(Source data)
╭──

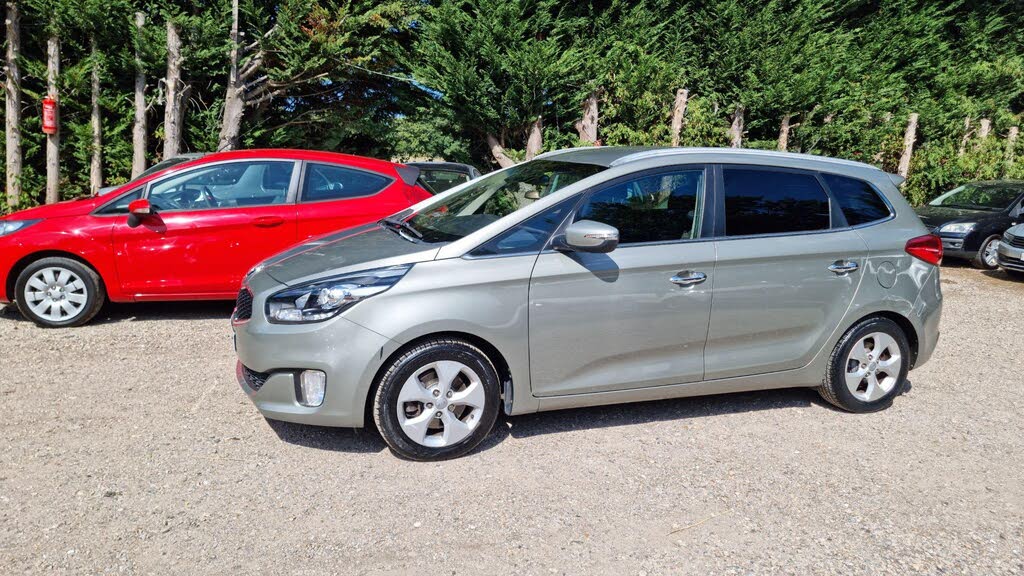 2014 Kia Carens 1.7 CRDi 2 (114bhp) ISG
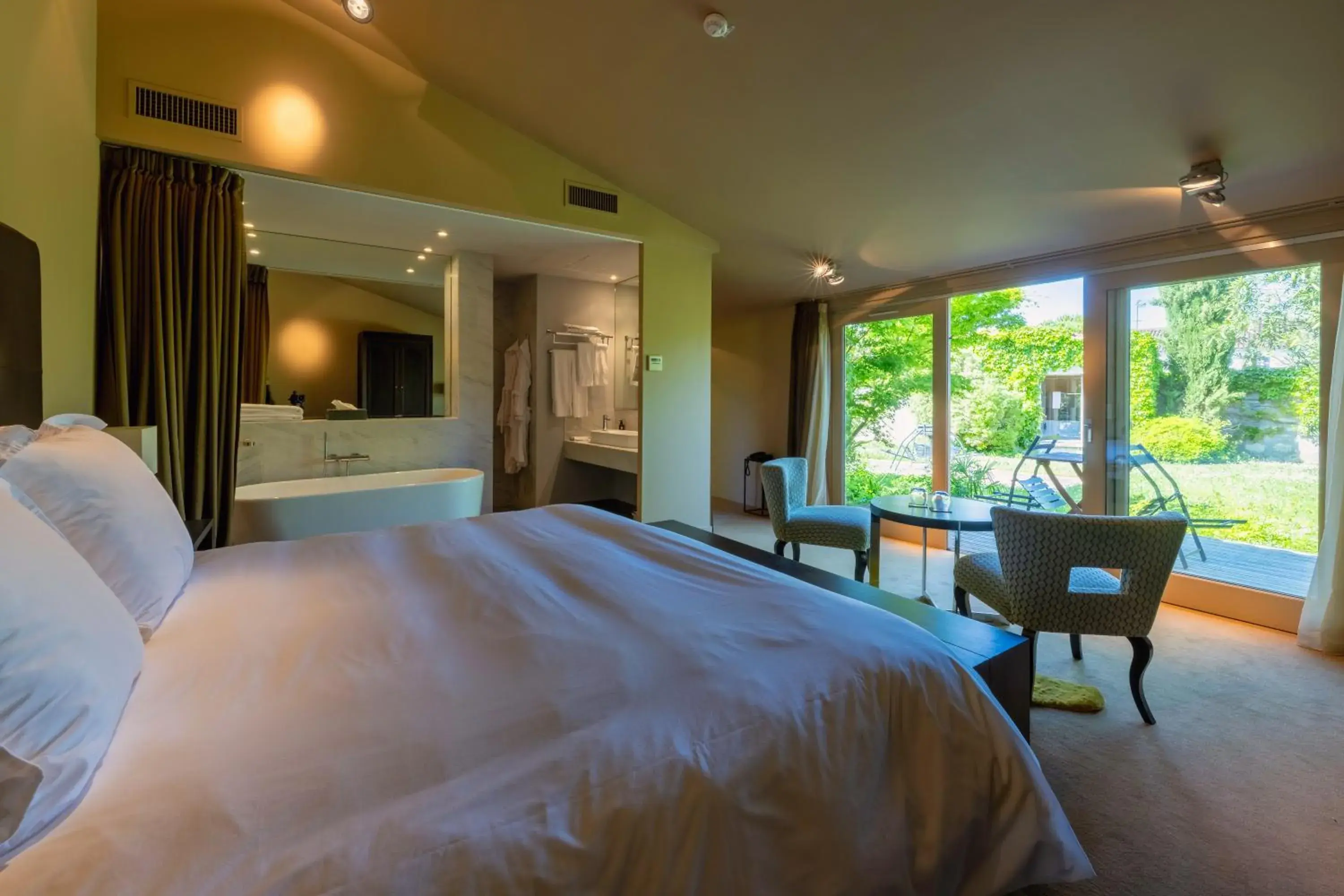 Deluxe Double Room in Hotel Ligaro - Jarnac Deluxe Double Room in Hotel Ligaro - Jarnac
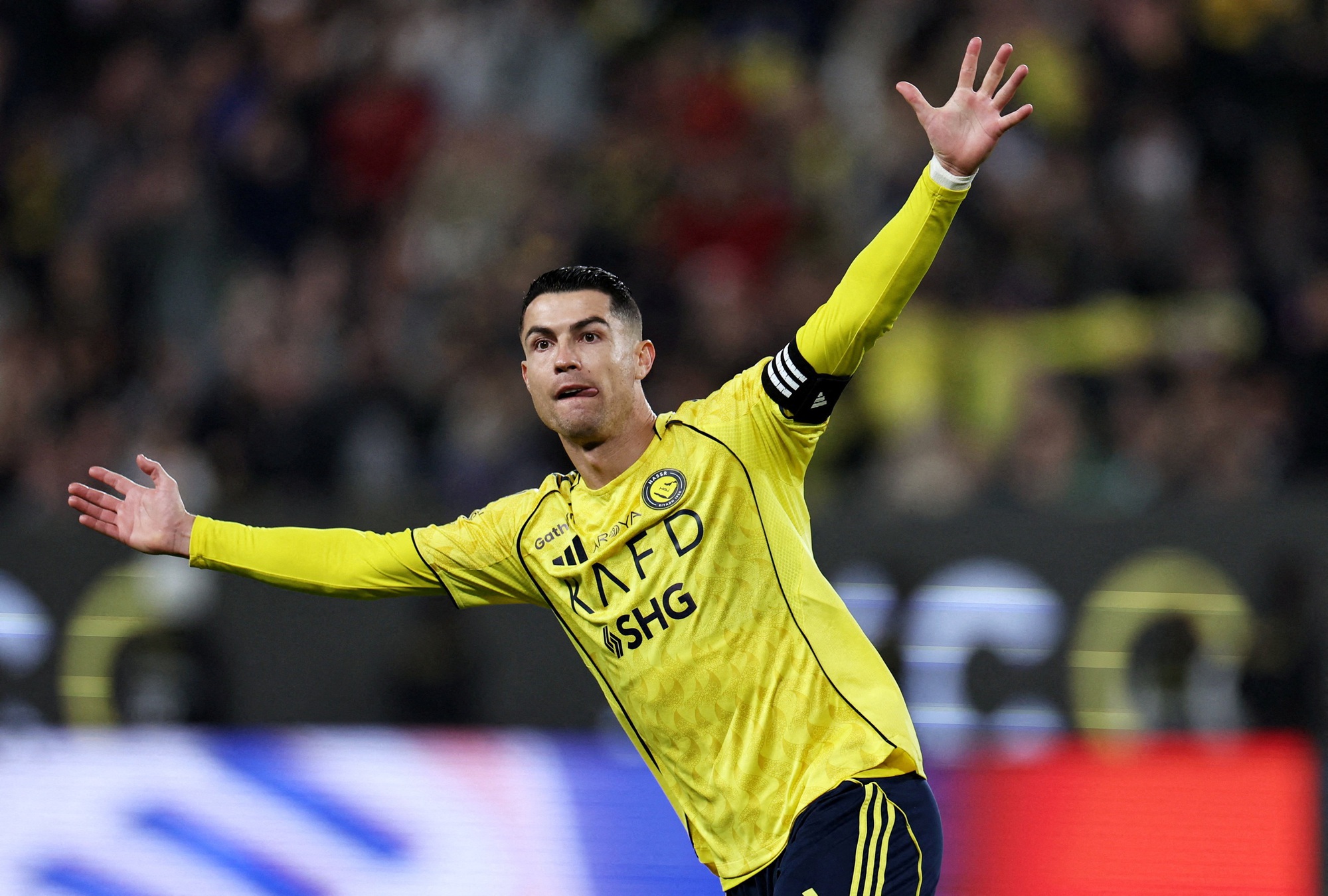 Ronaldo tỏa sáng, Al Nassr xây chắc ngôi đầu- Ảnh 1. Ronaldo tỏa sáng, Al Nassr xây chắc ngôi đầu- Ảnh 1.
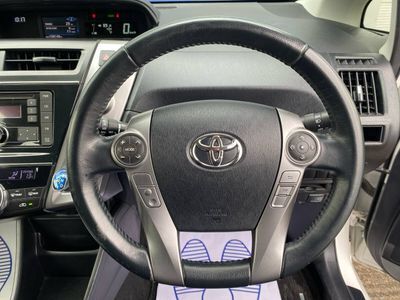 2015 Toyota Prius Alpha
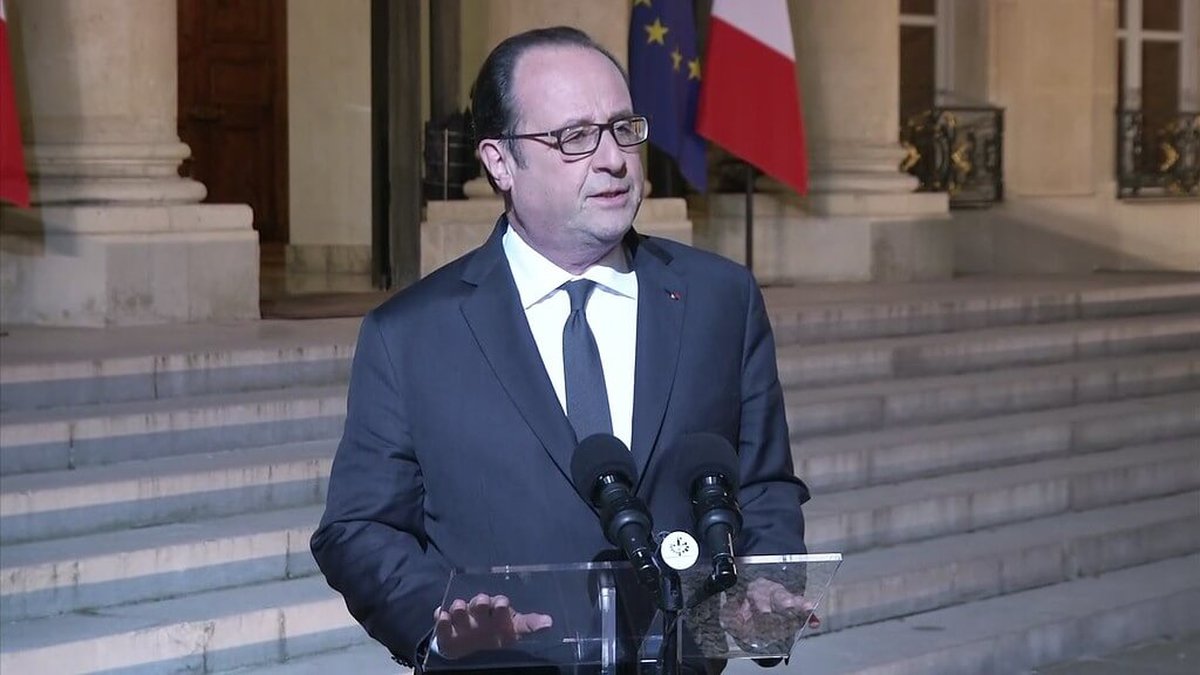 President François Hollande ​säger att han är övertygad om att attacken är "terrorist-relaterad".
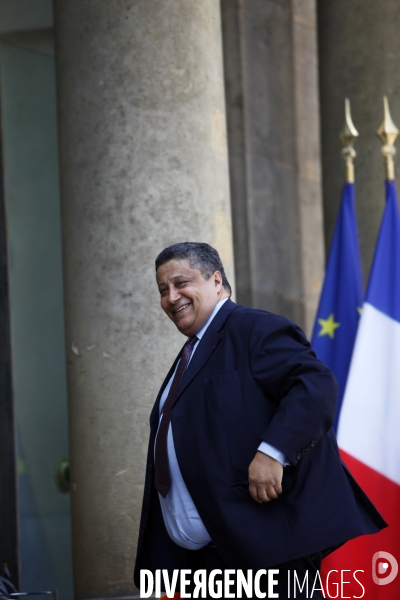 Yazid Sabeg remet son rapport sur la promotion de la diversité au président de la république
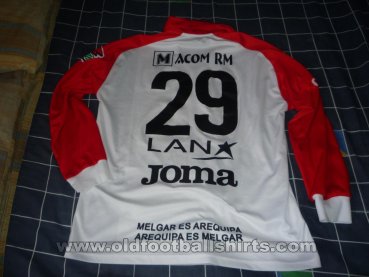 FBC Melgar Away football shirt 2009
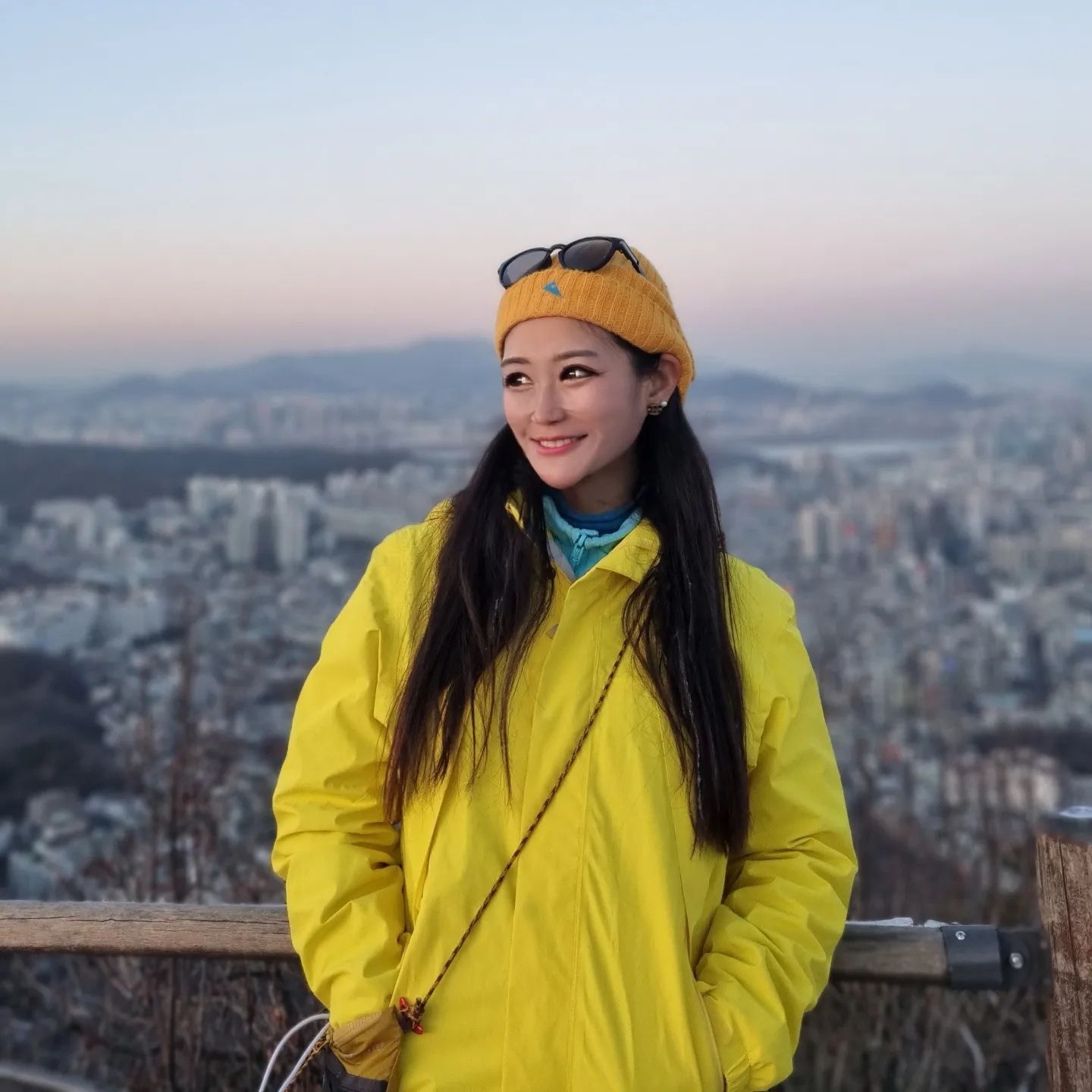 낮은 밤을 부러워하고 밤은 낮을 부러워 한대요⛅️🌠

각자 가진 매력이 틀린건데:)
서로 부러워 하면 안되잖아요🙈

명절 연휴에 5키로 찌는것도 아니되고😆
겨울에는 겨울잠도 충분히 자야 겨울을 튼튼히 보내는거죵😌

좋은 사람이란,
정신적으로 건강한 사람❣️
다른 사람을 존중하고 마음을 애쓴다는것❣️
다른 사람에게 짐이 되려 하지 않는다💓

연휴 마지막 하루 남은 하루 무탈히 잘 보내시고
행복하고 좋은 일들만 깃든 새해 복 많이 받으시길 바랄께요🕊🌞🧧

#서울#관악산#일몰#하늘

╰──

Requirement: The reply has to reproduce every line above verbatim and contain no pictures.

Exercise output:
 2014 Kia Carens 1.7 CRDi 2 (114bhp) ISG
 Deluxe Double Room in Hotel Ligaro - Jarnac Deluxe Double Room in Hotel Ligaro - Jarnac
 Ronaldo tỏa sáng, Al Nassr xây chắc ngôi đầu- Ảnh 1. Ronaldo tỏa sáng, Al Nassr xây chắc ngôi đầu- Ảnh 1.
 2015 Toyota Prius Alpha
 President François Hollande ​säger att han är övertygad om att attacken är "terrorist-relaterad".
 Yazid Sabeg remet son rapport sur la promotion de la diversité au président de la république
 FBC Melgar Away football shirt 2009
 낮은 밤을 부러워하고 밤은 낮을 부러워 한대요⛅️🌠

각자 가진 매력이 틀린건데:)
서로 부러워 하면 안되잖아요🙈

명절 연휴에 5키로 찌는것도 아니되고😆
겨울에는 겨울잠도 충분히 자야 겨울을 튼튼히 보내는거죵😌

좋은 사람이란,
정신적으로 건강한 사람❣️
다른 사람을 존중하고 마음을 애쓴다는것❣️
다른 사람에게 짐이 되려 하지 않는다💓

연휴 마지막 하루 남은 하루 무탈히 잘 보내시고
행복하고 좋은 일들만 깃든 새해 복 많이 받으시길 바랄께요🕊🌞🧧

#서울#관악산#일몰#하늘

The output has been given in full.